Your instructions:
Swap "nearest" for "closest" in the lines running from the one that contains "From the items" through the last line, both included, and give those lines back with nothing else changed. Leave the pictures out.

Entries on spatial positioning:
—————

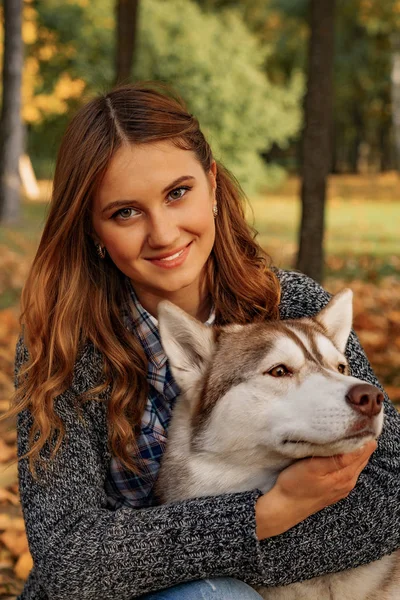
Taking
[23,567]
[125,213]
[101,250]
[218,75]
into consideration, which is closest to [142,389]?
[101,250]

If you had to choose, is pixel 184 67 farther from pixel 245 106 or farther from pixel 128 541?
pixel 128 541

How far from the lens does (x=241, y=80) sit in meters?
22.9

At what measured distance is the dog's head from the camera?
7.52ft

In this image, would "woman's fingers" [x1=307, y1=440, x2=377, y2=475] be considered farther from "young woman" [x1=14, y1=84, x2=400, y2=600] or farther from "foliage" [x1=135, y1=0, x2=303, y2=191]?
"foliage" [x1=135, y1=0, x2=303, y2=191]

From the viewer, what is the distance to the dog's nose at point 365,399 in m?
2.25

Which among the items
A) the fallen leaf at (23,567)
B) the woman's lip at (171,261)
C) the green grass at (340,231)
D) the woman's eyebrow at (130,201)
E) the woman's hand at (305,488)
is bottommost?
Answer: the green grass at (340,231)

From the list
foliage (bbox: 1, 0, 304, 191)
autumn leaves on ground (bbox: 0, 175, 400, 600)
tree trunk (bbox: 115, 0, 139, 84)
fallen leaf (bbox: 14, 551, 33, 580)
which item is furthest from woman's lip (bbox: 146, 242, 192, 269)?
foliage (bbox: 1, 0, 304, 191)

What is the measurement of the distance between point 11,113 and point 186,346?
1318 cm

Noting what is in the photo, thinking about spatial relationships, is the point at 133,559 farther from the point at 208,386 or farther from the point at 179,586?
the point at 208,386

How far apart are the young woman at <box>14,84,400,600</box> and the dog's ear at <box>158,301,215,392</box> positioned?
24 cm

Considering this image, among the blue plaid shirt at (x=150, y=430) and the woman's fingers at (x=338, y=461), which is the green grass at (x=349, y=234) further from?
the woman's fingers at (x=338, y=461)

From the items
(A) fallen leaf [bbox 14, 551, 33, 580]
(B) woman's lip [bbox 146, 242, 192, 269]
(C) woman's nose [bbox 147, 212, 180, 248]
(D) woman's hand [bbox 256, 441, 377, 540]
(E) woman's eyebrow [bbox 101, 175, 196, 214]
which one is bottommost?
(A) fallen leaf [bbox 14, 551, 33, 580]

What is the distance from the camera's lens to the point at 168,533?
100.0 inches

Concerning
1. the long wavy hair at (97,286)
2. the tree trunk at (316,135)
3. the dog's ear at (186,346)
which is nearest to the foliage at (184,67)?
the tree trunk at (316,135)
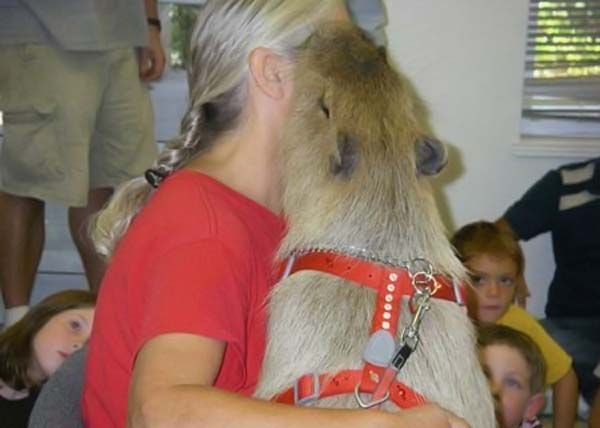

—————

Final result:
From the items
(A) fallen leaf [bbox 14, 551, 33, 580]
(B) woman's lip [bbox 146, 242, 192, 269]
(C) woman's nose [bbox 147, 212, 180, 248]
(D) woman's hand [bbox 256, 441, 377, 540]
(E) woman's eyebrow [bbox 101, 175, 196, 214]
which one is bottommost?
(A) fallen leaf [bbox 14, 551, 33, 580]

What is the distance from the camera's lens to the point at 168,533?
100.0 inches

Concerning
1. the long wavy hair at (97,286)
2. the tree trunk at (316,135)
3. the dog's ear at (186,346)
which is closest to the foliage at (184,67)?
the tree trunk at (316,135)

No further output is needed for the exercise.